Ruch einer nebulösen Verquickung
Seitdem versucht sich Ivanka zwar stärker von ihren und den Geschäften des Trump-Imperiums zu distanzieren. Aber der Ruch einer nebulösen Verquickung bleibt, zumal Trump selber bisher nicht klar gemacht hat, wie scharf er die Trennlinien zwischen persönlichen Interessen und seinen Verpflichtungen als Präsident ziehen wird.
So prüft das Trump-Team derzeit, ob es gesetzliche Schlupflöcher gibt, die es Ivanka und Jared erlauben könnten, direkt für den Präsidenten zu arbeiten. 1967 hatte der Kongress Maßnahmen gegen Günstlingswirtschaft beschlossen. Sie besagen im Kern, dass kein öffentlich Bediensteter einen Verwandten in einer Behörde einstellen darf, deren Vorgesetzter er ist.
Aber Kellyanne Conway, eine Topberaterin Trumps, argumentierte bereits, dass das für Kabinettsposten gelte, aber nicht für Mitarbeiter des Präsidenten im West Wing: Mit wem er sich hier umgebe, sei ihm selber überlassen.

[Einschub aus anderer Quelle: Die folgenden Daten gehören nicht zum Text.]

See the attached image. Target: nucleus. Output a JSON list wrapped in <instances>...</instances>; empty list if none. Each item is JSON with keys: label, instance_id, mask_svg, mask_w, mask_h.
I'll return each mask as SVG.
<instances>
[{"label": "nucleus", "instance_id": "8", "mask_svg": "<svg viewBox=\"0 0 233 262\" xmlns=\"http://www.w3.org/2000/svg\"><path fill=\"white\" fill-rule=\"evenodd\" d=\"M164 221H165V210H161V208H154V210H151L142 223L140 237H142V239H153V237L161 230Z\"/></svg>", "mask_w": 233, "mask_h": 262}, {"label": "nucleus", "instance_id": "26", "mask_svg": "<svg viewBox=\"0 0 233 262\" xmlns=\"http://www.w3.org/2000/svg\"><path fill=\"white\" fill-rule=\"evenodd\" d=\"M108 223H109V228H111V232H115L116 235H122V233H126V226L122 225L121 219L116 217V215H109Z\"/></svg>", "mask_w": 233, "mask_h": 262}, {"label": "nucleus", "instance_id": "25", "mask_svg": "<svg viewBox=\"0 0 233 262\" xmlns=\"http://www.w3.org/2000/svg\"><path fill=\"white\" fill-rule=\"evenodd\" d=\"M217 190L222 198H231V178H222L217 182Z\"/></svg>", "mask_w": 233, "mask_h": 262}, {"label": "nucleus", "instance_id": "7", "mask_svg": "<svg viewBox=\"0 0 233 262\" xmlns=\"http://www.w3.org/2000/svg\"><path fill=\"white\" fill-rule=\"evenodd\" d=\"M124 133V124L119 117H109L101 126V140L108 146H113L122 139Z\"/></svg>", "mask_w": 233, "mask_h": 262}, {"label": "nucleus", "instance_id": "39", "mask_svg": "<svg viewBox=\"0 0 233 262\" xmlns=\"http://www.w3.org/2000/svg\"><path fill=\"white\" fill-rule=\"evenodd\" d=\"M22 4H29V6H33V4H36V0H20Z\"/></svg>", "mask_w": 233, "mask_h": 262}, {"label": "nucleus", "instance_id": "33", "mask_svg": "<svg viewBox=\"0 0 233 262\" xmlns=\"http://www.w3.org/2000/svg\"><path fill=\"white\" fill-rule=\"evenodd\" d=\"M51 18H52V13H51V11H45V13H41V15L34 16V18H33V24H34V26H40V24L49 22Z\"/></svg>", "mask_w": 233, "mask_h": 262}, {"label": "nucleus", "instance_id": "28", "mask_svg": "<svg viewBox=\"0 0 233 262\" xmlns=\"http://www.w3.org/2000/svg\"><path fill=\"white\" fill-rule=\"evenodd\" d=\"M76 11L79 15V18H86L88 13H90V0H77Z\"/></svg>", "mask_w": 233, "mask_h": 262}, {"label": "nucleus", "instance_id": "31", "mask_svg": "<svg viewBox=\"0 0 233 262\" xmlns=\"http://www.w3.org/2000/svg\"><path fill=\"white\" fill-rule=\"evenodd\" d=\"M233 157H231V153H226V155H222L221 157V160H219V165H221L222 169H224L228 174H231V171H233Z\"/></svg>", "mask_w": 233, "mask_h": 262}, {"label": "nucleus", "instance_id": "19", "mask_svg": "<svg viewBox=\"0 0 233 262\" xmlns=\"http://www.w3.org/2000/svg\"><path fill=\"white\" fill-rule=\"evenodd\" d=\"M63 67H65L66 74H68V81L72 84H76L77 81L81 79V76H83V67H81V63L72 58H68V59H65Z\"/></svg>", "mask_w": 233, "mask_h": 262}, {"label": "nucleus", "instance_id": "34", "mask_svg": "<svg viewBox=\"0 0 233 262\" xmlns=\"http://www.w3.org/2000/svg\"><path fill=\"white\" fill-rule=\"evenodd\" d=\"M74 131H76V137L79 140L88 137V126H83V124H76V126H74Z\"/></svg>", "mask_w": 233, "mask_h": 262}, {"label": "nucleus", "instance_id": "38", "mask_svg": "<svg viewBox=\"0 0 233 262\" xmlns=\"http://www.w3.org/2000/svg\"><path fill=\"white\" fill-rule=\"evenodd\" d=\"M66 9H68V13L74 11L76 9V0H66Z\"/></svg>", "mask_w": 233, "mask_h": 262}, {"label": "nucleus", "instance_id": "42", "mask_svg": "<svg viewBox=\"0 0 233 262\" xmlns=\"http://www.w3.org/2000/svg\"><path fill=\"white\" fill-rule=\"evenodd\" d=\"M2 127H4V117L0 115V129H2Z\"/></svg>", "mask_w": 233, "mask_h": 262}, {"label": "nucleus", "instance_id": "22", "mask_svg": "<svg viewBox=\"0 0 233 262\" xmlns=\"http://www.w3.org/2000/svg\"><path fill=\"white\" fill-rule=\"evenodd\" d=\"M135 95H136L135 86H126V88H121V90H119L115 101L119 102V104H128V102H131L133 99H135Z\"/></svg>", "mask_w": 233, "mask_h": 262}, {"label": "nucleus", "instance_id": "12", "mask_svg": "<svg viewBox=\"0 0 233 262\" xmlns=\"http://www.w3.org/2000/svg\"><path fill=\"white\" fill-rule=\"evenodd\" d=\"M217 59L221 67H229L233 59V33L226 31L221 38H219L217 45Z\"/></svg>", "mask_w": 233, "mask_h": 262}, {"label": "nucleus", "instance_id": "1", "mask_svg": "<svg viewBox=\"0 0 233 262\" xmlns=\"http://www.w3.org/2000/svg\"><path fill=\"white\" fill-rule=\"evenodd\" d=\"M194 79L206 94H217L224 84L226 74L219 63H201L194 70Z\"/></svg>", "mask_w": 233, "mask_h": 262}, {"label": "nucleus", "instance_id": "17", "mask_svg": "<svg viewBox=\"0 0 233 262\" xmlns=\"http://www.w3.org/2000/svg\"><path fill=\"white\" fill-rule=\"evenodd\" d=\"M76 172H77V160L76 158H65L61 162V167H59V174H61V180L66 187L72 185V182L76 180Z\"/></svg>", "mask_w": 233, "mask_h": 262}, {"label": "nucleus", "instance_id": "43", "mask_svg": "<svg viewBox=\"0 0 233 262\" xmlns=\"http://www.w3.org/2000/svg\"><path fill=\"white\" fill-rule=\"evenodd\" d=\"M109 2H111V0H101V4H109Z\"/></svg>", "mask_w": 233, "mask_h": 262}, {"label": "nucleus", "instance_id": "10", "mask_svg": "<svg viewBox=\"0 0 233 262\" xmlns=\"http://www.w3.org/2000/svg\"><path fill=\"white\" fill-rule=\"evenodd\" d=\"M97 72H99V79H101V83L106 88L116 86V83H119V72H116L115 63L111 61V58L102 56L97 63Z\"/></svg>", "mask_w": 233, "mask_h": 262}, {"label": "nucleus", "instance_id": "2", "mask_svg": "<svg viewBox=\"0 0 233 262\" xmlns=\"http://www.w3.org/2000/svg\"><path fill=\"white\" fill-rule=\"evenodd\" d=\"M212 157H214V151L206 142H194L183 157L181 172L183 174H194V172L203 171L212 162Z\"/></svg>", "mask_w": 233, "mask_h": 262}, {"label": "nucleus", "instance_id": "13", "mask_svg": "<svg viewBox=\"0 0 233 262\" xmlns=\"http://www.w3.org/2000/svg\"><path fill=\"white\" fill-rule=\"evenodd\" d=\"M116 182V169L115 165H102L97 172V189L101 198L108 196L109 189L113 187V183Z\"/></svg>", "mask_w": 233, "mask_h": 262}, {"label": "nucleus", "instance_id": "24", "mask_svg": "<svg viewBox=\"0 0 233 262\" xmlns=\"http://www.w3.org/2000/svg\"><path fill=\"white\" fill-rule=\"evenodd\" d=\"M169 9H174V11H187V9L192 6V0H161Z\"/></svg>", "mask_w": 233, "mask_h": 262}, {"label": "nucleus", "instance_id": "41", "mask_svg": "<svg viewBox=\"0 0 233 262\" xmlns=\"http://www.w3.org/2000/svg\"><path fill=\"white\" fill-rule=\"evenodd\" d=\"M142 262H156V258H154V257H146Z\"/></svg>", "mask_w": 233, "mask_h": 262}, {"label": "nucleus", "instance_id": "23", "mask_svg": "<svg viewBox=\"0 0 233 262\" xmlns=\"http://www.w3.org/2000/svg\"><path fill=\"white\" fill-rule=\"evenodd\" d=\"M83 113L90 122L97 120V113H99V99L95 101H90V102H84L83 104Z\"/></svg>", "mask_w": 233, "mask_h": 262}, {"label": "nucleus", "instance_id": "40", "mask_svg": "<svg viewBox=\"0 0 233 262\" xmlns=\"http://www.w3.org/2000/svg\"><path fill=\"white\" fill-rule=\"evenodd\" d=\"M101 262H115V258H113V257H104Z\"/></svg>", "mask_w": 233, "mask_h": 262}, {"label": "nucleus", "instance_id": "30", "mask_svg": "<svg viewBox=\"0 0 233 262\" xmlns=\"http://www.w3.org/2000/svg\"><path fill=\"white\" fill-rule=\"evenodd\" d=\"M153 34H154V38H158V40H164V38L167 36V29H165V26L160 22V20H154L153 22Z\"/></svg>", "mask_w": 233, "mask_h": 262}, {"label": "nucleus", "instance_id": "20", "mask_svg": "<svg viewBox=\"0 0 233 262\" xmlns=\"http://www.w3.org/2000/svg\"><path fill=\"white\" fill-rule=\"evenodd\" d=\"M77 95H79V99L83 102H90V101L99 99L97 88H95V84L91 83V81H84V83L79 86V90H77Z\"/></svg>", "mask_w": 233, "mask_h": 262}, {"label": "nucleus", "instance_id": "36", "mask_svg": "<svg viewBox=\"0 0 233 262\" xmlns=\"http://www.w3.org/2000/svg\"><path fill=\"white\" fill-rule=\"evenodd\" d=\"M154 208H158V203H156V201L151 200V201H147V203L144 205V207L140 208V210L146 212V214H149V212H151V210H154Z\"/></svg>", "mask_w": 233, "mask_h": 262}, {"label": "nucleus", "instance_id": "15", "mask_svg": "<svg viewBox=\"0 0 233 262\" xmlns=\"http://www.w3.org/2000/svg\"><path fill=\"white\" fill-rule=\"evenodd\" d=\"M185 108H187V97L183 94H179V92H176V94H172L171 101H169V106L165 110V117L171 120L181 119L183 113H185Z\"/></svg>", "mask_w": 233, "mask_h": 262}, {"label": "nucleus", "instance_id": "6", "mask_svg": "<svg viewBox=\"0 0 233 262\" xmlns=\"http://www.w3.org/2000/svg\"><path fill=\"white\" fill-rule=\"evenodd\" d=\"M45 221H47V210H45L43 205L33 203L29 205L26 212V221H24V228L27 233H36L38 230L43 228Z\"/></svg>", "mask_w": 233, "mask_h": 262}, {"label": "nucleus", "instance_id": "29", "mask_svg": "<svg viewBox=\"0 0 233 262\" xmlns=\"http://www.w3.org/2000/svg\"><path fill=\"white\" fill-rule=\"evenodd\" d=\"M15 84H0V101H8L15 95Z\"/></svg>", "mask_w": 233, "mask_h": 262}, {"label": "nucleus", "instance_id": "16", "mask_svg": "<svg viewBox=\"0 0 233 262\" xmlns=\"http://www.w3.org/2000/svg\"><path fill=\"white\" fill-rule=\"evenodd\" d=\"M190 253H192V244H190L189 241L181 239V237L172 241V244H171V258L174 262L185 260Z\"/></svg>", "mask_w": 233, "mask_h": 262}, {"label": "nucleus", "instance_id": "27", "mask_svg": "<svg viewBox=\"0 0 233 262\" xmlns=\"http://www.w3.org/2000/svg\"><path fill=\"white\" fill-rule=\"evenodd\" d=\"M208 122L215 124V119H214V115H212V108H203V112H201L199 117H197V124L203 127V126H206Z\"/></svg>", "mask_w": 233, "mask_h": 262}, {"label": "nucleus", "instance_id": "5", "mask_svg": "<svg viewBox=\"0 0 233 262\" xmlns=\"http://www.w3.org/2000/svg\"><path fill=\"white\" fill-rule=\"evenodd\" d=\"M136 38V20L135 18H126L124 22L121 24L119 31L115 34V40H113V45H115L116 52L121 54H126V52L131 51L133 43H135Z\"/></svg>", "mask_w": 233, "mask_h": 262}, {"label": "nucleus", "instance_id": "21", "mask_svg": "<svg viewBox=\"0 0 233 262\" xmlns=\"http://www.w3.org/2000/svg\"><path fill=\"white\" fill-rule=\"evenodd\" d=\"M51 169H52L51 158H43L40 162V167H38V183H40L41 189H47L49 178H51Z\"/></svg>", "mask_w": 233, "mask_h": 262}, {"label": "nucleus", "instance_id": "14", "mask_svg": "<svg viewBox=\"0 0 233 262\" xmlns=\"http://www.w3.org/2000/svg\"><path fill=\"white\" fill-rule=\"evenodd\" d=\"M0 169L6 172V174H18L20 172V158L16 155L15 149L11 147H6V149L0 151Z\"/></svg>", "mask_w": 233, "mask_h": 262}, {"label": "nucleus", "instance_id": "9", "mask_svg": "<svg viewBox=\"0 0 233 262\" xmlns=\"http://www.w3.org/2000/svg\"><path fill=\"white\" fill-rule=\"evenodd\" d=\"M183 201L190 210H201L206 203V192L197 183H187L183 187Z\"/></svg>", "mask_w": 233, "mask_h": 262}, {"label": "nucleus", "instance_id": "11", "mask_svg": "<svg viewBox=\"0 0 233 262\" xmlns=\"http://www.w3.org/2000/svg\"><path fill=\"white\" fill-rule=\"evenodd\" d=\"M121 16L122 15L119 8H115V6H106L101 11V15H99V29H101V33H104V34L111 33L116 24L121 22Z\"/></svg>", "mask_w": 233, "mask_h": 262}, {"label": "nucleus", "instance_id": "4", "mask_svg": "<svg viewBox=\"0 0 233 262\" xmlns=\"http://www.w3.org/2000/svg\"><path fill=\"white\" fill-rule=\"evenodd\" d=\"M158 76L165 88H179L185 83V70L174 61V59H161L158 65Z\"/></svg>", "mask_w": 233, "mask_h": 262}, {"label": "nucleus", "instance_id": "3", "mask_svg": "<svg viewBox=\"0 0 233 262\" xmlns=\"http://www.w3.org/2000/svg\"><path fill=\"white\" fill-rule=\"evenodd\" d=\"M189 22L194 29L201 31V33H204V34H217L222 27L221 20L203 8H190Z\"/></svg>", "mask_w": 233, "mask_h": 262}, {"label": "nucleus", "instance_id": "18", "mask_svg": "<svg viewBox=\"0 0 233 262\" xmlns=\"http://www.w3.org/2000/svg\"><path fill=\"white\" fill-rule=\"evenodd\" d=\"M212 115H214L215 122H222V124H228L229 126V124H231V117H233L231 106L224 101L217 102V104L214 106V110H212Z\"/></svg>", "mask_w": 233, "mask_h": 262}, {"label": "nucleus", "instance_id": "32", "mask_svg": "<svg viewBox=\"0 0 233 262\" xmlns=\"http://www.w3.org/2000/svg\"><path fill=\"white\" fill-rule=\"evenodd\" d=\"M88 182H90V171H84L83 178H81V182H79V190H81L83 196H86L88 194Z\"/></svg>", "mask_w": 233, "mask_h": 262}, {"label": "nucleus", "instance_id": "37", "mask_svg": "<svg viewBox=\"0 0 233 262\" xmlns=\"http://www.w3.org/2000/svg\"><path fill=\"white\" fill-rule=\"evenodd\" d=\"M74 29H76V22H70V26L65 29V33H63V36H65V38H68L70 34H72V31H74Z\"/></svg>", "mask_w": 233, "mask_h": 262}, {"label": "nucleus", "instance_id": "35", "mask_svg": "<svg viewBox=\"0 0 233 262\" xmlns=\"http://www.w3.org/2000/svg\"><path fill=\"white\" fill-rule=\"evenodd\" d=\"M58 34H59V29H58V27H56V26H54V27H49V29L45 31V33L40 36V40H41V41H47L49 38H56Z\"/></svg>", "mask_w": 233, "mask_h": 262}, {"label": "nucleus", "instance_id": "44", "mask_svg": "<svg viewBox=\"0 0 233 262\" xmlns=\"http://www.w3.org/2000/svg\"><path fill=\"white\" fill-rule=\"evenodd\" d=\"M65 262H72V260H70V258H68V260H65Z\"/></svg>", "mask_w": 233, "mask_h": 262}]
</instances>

Melania will anscheinend im Frühsommer, wenn der zehnjährige gemeinsame Sohn Barron sein Schuljahr in New York beendet hat, ins Weiße Haus übersiedeln. Dann könnte Trump gleich zwei Frauen in nächster Nähe haben. Wer die mächtigere wäre, liegt wohl auf der Hand - auch wenn Ivanka bisher zu ihrer künftigen Rolle hauptsächlich sagt: "Ich werde eine Tochter sein."